必做任务 »
根据所给摘录回答下列问题:
1. 增量同步时,MySQL 的数据由哪个监控程序送入 Kafka?
2. 需要增量同步的业务表中,序号为 8 的表名和中文名各是什么?
3. 初始化脚本调用 maxwell-bootstrap 时,--database 参数的值是什么?

所给摘录 »
_ _ _ _ _

凌晨执行,拉取MySQL全量数据放入HDFS昨天分区。

二、增量同步

数据流转:MySQL ---------Maxwell监控程序--------》 Kafka ----------Flume监控程序---------》 HDFS
怎么处理删除和更新??????

2.1 梳理需要增量同步的业务表

序号表名表中文名
1order_info订单表
2coupon_use优惠券领用表
3order_status_log订单状态日志表
4user_info用户信息表
5order_detail订单明细表
6payment_info支付信息表
7comment_info商品评论表
8order_refund_info退单表
9order_detail_activity订单明细活动表
10order_detail_coupon订单明细购物券表
11refund_payment退款信息表
12cart_info购物车表

2.2 Maxwell: MySQL To Kafka

2.2.1 首次全量同步

首次全量同步:使用maxwell-bootstrap功能将MySQL历史全量数据导入Kafka。
注意:增量表全量初始化前不要开启对该表的增量Maxwell采集,否则会造成该表在Kafka中的数据重复!初始化完成后再开启对该表的增量监控!

[mall@mall ~]$ mkdir bin
[mall@mall bin]$ vim /home/mall/bin/mysql_to_kafka_inc_init.sh

配置文件:

见下面2.2.2.1,与增量同步使用同一个配置文件。

脚本内容:

#!/bin/bash

# 该脚本的作用是初始化增量表,只需执行一次

import_data() {
    /opt/module/maxwell-1.29.2/bin/maxwell-bootstrap --database gmall --table $1 --config /opt/module/maxwell-1.29.2/config.properties
}

case $1 in
"order_info")
  import_data order_info
  ;;
"coupon_use")
  import_data coupon_use
  ;;
"order_status_log")
  import_data order_status_log
  ;;
"user_info")
  import_data user_info
  ;;
"order_detail")
  import_data order_detail
  ;;
"payment_info")
  import_data payment_info
  ;;
"comment_info")
  import_data comment_info
  ;;
"order_refund_info")
  import_data order_refund_info
  ;;
"order_detail_activity")
  import_data order_detail_activity
  ;;
"order_detail_coupon")
  import_data order_detail_coupon
  ;;
"refund_payment")
  import_data refund_payment
  ;;
"cart_info")
  import_data cart_info
  ;;
"all")

_ _ _ _ _

数据摘录 »
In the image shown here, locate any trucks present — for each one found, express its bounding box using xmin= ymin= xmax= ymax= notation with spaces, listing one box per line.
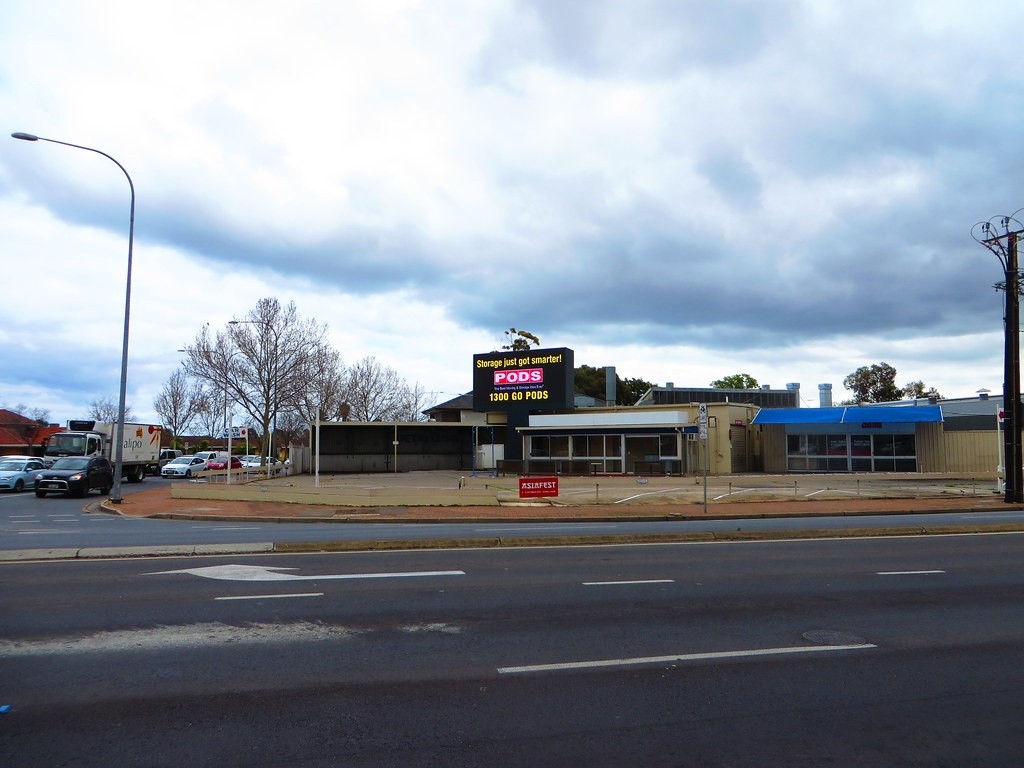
xmin=193 ymin=451 xmax=229 ymax=464
xmin=41 ymin=419 xmax=163 ymax=483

_ _ _ _ _

练习答案 »
1. Maxwell 监控程序。
2. 表名为 order_refund_info,中文名为退单表。
3. gmall。